Utanmaz adam

Utanmaz adam

“Haya/utanma imandandır” buyurmuş sevgili peygamberimiz. (Buhari, Sahih, K. İman, hadis 24, 5767, Müslim Sahih, İman, hadis 36) “Utanmazsan dilediğini yap” demiş yine sevgili peygamberimiz. (Buhari, K. Enbiya bab 3, hadis 3296, 5769)

çünkü seni engelleyecek ne iman kalmış ne de haya kalmış.

“İman yoksa da, utanma yoksa da vicdanımız var” diyenlere Mehmet Akif merhum:

“Ne irfandır veren ahlâka yükseklik, ne vicdandır;

Fazîlet hissi insanlarda Allah korkusundandır.

Yüreklerden çekilmiş farz edilsin havfı Yezdân’ın...

Ne irfânın kalır te’sîri kat’iyyen, ne vicdânın.” demiş.

Bazı insanların yaptığına bakarak onu gören ve duyanların kulakları ve yüzleri kızarırken o ahlaksızlığı yapanın pişkin sırıtması adamın ruhen öldüğünün işaretidir.

“Beni tedavi edin yoksa kendime hakim olamıyorum, zararım herkese dokunabilir” anlamındadır.

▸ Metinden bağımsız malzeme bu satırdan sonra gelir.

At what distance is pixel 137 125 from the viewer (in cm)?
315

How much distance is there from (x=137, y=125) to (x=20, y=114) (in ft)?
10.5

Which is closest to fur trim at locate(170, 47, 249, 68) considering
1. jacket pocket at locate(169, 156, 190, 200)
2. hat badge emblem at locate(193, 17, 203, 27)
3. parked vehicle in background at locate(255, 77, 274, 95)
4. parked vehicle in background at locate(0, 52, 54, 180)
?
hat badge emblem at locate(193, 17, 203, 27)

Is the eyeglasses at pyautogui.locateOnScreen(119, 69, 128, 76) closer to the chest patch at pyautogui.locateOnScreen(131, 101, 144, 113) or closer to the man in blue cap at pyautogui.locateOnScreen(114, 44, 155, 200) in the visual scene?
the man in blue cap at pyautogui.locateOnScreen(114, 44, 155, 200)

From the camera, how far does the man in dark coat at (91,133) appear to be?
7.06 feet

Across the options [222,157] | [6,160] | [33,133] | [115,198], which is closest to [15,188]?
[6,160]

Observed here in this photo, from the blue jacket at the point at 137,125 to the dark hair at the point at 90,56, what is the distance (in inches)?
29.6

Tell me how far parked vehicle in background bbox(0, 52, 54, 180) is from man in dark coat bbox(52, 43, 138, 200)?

Kadın kıyafetine girerek kendini pazarlayan birini polisler yakalamak isterken bıçağını çekip polislerin üzerine saldırırken “Gelin lan, çağın gerisinde kalmışlar” dediğini televizyon haberlerinde dinlediğimde içimin en derin yerinden yaralanırken ben, kendi evimde utandığım için imanımın ve haya hisssimin varlığını gözlerimle gördüğüm için sevinmiştim de.

Başbakan çiller hanımefendi “Kitabına uydurmuşlar, hazineyi hortumlamışlar” dediğinde ima yoluyla hortumcunun tam adresini de vermişti.

Bakalım bu hortumcular insan içine çıkabilecekler mi? diye kendi kendime düşünürken adamlar yine televizyonlarda hortumu kendi kasalarına takmanın faydalarını anlatmaya sırıtarak devam ediyorlardı.

Hani Koca Ragıp Paşa’nın dediği gibi “Şecâat arz ederken merd-i kıptî sirkatin söyler” Kıptilerin en yiğidi kahramanlığını anlatırken yaptığı hırsızlıkları anlatırmışya işte öyle bir zamana geldik ki, mal sahibi hırsızdan utanır oldu.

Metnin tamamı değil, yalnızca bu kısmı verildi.